Hello all,
Our rancher-server crashed. We noticed this because our web interface was no longer available. The active nodes and the load balancers are still working, we can still access our various webapplications running in the various containers.
When we rebooted the server, docker did no longer manage to get back up. I have been debugging it for a couple of hours and finally discovered that after removing the folder for the faulty container from /var/lib/docker/containers/, docker came back up.
Our machine running rancher server has only 2 containers: 1 for rancher-data and one for rancher-server.
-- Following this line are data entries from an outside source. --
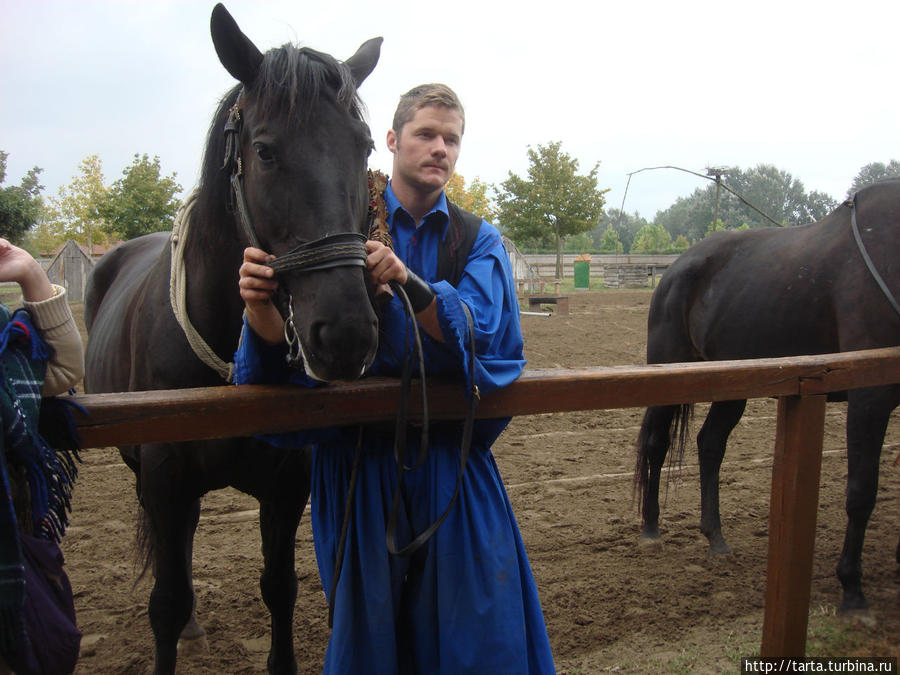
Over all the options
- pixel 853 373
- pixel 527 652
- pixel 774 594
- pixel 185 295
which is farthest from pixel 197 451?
pixel 853 373

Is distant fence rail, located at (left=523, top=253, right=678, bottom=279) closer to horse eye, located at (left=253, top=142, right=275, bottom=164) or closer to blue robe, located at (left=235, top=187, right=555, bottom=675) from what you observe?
blue robe, located at (left=235, top=187, right=555, bottom=675)

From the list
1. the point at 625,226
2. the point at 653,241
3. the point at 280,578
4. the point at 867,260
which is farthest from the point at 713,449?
the point at 625,226

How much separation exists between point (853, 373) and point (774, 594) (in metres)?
0.77

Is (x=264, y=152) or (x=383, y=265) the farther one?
(x=264, y=152)

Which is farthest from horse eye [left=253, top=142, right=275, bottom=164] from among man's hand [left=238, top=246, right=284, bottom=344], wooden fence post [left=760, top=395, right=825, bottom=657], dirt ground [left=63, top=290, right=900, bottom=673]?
dirt ground [left=63, top=290, right=900, bottom=673]

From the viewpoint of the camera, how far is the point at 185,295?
1.85m

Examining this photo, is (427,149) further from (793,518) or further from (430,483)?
(793,518)

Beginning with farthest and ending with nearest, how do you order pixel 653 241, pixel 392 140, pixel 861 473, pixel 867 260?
1. pixel 653 241
2. pixel 867 260
3. pixel 861 473
4. pixel 392 140

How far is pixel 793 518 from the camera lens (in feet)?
6.29

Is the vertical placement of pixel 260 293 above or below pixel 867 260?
below

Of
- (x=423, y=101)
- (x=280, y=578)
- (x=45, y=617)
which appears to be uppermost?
(x=423, y=101)

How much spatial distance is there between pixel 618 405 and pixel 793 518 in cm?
76

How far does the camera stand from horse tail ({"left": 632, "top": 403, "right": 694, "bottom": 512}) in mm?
3789

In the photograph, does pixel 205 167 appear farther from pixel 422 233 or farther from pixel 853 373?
pixel 853 373
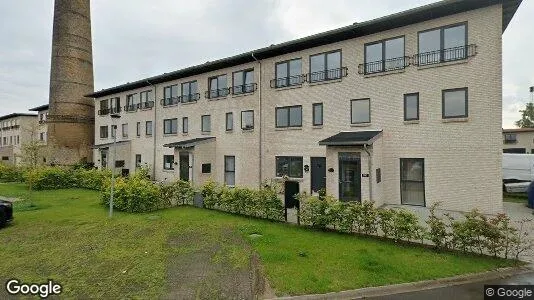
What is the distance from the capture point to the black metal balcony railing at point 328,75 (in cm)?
1839

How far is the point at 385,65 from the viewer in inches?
664

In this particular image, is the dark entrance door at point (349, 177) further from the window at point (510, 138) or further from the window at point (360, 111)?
the window at point (510, 138)

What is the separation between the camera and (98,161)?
36.3 m

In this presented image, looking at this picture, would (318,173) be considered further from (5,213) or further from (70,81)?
(70,81)

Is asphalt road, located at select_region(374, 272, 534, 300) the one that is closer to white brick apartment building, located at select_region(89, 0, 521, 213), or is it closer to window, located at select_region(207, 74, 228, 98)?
white brick apartment building, located at select_region(89, 0, 521, 213)

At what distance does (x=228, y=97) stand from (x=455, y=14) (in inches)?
625

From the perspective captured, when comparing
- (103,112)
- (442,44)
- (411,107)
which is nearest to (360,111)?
(411,107)

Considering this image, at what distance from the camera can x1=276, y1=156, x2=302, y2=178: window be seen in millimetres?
20344

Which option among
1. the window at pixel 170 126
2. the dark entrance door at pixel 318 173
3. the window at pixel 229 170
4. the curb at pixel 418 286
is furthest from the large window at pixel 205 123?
the curb at pixel 418 286

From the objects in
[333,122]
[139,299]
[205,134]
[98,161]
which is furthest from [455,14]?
[98,161]

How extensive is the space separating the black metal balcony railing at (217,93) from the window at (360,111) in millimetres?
10723

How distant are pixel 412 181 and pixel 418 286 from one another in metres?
10.2

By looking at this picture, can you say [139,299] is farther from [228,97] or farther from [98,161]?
[98,161]

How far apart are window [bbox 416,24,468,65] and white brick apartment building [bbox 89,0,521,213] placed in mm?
47
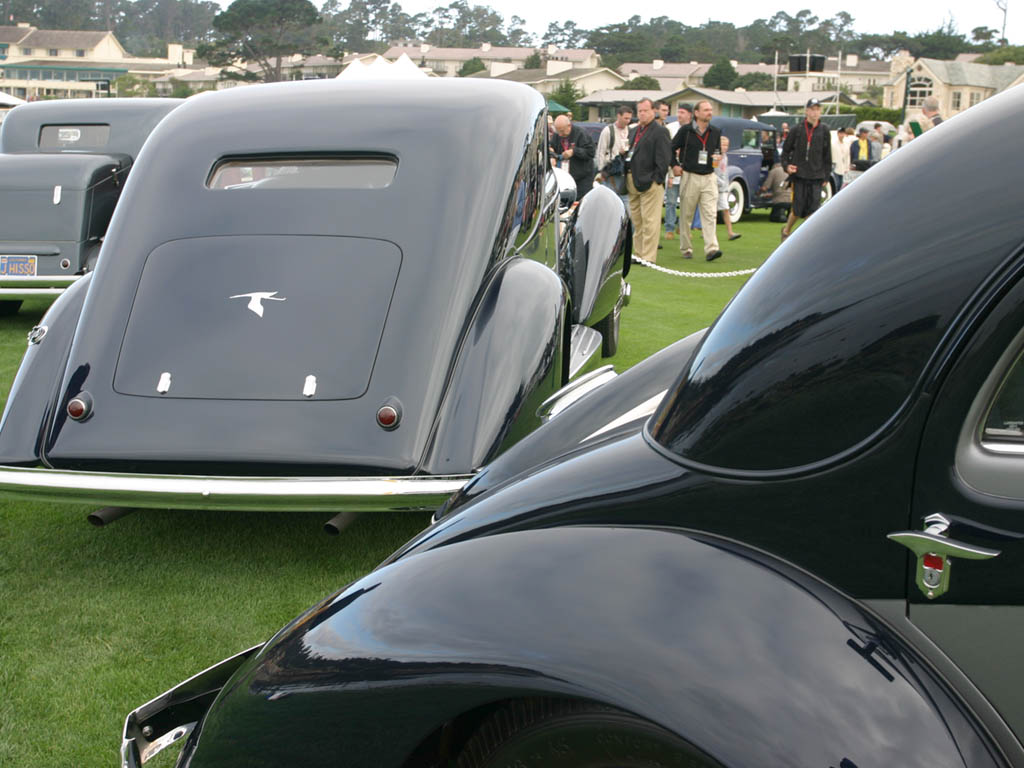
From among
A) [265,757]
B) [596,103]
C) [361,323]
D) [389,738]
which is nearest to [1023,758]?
[389,738]

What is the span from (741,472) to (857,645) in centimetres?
28

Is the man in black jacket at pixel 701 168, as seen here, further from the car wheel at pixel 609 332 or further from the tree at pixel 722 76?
the tree at pixel 722 76

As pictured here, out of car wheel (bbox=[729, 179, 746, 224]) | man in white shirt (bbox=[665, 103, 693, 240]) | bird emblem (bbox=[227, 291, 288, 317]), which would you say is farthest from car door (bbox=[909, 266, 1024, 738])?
car wheel (bbox=[729, 179, 746, 224])

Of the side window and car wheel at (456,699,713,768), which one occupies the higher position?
the side window

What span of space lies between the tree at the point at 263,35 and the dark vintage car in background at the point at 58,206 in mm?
94112

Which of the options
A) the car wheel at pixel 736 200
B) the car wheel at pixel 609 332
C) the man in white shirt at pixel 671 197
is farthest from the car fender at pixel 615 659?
the car wheel at pixel 736 200

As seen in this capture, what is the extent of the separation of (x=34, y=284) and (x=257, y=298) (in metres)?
4.76

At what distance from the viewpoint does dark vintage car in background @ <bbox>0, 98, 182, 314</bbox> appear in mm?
7906

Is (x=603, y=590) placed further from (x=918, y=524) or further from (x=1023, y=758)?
(x=1023, y=758)

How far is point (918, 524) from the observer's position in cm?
136

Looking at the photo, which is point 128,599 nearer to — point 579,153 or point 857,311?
point 857,311

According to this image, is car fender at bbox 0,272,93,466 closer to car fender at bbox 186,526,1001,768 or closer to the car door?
car fender at bbox 186,526,1001,768

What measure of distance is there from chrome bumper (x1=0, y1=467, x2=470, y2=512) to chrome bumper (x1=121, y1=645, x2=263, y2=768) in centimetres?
97

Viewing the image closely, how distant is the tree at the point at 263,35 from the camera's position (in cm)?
9850
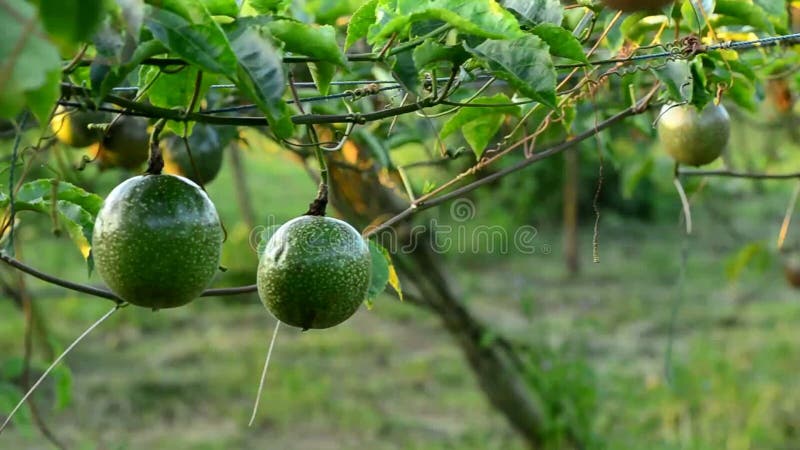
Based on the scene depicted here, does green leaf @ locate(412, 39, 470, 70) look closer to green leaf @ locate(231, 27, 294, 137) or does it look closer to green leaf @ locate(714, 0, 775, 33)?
green leaf @ locate(231, 27, 294, 137)

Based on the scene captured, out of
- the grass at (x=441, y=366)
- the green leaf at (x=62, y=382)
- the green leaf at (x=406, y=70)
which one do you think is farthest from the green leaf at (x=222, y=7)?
the grass at (x=441, y=366)

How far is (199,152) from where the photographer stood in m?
1.61

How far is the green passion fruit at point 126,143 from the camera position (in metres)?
1.55

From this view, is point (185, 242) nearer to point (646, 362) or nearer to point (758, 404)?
point (758, 404)

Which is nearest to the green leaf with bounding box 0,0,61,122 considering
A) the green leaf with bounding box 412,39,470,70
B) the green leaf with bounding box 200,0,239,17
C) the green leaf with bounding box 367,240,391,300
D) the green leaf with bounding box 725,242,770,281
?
the green leaf with bounding box 200,0,239,17

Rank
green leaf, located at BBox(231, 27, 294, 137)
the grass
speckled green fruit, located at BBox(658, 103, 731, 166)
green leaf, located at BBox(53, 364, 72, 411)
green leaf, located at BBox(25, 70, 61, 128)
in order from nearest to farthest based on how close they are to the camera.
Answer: green leaf, located at BBox(25, 70, 61, 128) < green leaf, located at BBox(231, 27, 294, 137) < speckled green fruit, located at BBox(658, 103, 731, 166) < green leaf, located at BBox(53, 364, 72, 411) < the grass

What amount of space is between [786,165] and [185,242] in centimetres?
289

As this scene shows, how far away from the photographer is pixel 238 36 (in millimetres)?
708

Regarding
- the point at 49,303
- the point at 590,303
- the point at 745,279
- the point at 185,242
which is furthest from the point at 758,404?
the point at 49,303

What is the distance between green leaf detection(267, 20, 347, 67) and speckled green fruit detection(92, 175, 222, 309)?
0.19 m

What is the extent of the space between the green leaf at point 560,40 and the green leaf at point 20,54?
0.48 meters

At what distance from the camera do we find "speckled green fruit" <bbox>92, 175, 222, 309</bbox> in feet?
2.86

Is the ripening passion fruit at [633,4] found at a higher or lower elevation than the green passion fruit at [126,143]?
higher

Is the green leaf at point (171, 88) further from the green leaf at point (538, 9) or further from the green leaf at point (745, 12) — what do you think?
the green leaf at point (745, 12)
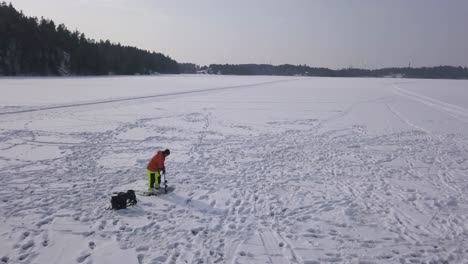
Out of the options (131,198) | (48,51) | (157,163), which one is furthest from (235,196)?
(48,51)

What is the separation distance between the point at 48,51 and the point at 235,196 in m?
75.0

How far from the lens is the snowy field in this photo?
5.45m

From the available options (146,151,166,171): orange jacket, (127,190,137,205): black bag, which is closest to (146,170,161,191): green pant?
(146,151,166,171): orange jacket

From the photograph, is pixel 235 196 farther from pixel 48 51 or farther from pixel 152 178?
pixel 48 51

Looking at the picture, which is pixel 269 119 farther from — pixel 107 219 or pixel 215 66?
pixel 215 66

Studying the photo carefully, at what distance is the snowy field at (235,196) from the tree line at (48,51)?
56.4m

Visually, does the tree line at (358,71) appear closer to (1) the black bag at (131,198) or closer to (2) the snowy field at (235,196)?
(2) the snowy field at (235,196)

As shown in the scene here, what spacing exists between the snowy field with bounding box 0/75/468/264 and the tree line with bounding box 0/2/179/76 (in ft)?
185

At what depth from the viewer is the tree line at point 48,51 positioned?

I actually managed to solve it. By removing the entire directory under var/lib/docker/containers/ for the rancher-server, and then reissuing the command to start rancher server using the volumes from the rancher-data container (which was in stopped state and came available)
docker run -d \
--volumes-from rancher-data \
--name rancher-server-v2.2.4 \
--restart=unless-stopped -p 80:80 -p 443:443 \
-v /home/certs/yourdomain.pem:/etc/rancher/ssl/cert.pem \
-v /home/certs/certificate-yourdomain.key:/etc/rancher/ssl/key.pem \
rancher/rancher:v2.2.4 --no-cacerts
And within a couple of seconds, everything was up and running again.
1 Like
Ok, but that’s a pretty disruptive fix if you want to avoid a service outage. You may want to consider a HA setup. OTOH, as you pointed out, access to your business applications was unaffected by losing the Rancher server, but of course you do then lose the ability to manage your cluster and workloads via Rancher (albeit you can still do so using the K8s api directly - which tbh is what we do, mostly for portability). Another gotcha might exist if you drive all authentication thru Rancher, which, if you lose Rancher server will be impactful. It’s possible to avoid that in the version you are using.